PROVIDED INFORMATION: Begin

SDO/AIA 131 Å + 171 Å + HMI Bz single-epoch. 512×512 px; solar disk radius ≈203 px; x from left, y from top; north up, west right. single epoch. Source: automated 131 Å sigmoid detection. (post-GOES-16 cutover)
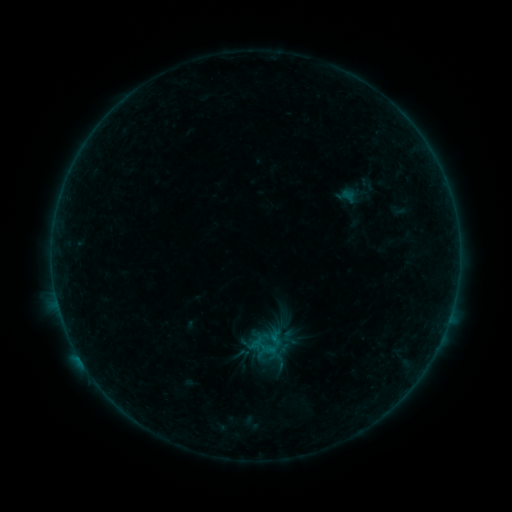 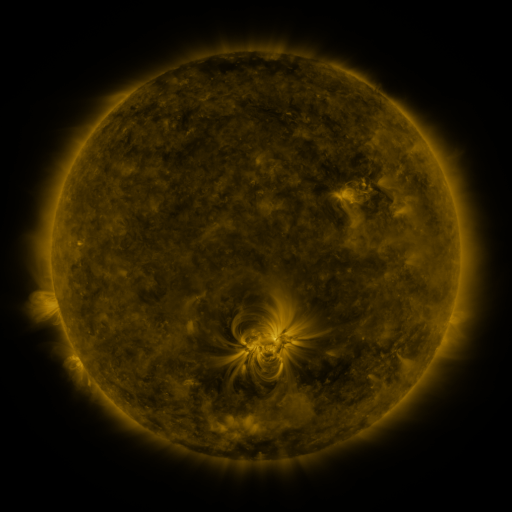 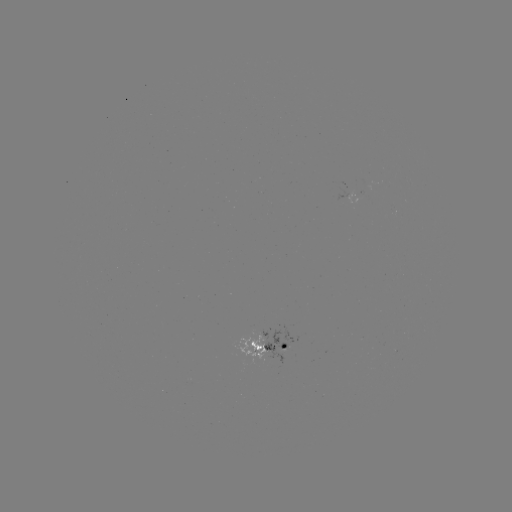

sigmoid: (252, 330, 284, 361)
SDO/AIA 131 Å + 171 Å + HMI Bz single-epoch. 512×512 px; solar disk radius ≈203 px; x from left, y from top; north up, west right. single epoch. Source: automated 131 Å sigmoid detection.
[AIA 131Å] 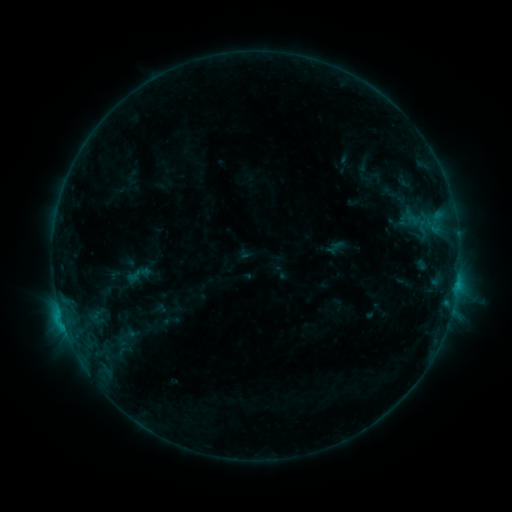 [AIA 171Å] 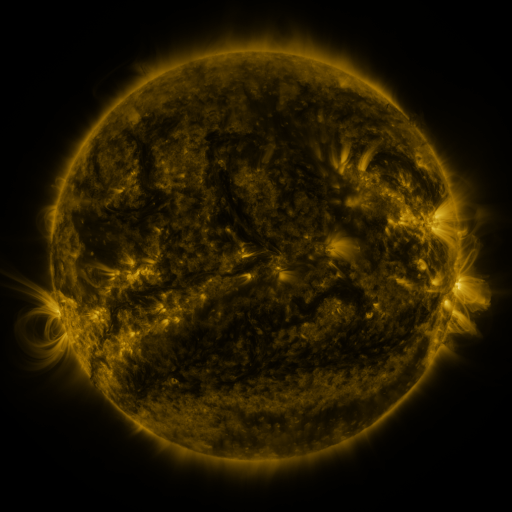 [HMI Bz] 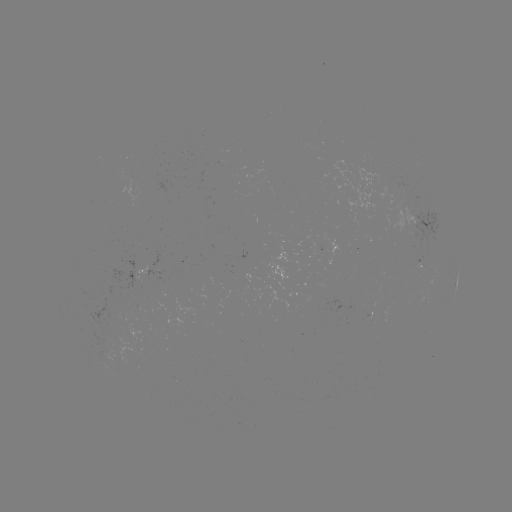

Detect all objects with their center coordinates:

PROVIDED INFORMATION: End

- [TASK INSTRUCTIONS]
Look over the records above, and wherever a line contains the string "automated", copy that line.

- [TASK RESPONSE]
SDO/AIA 131 Å + 171 Å + HMI Bz single-epoch. 512×512 px; solar disk radius ≈203 px; x from left, y from top; north up, west right. single epoch. Source: automated 131 Å sigmoid detection. (post-GOES-16 cutover)
SDO/AIA 131 Å + 171 Å + HMI Bz single-epoch. 512×512 px; solar disk radius ≈203 px; x from left, y from top; north up, west right. single epoch. Source: automated 131 Å sigmoid detection.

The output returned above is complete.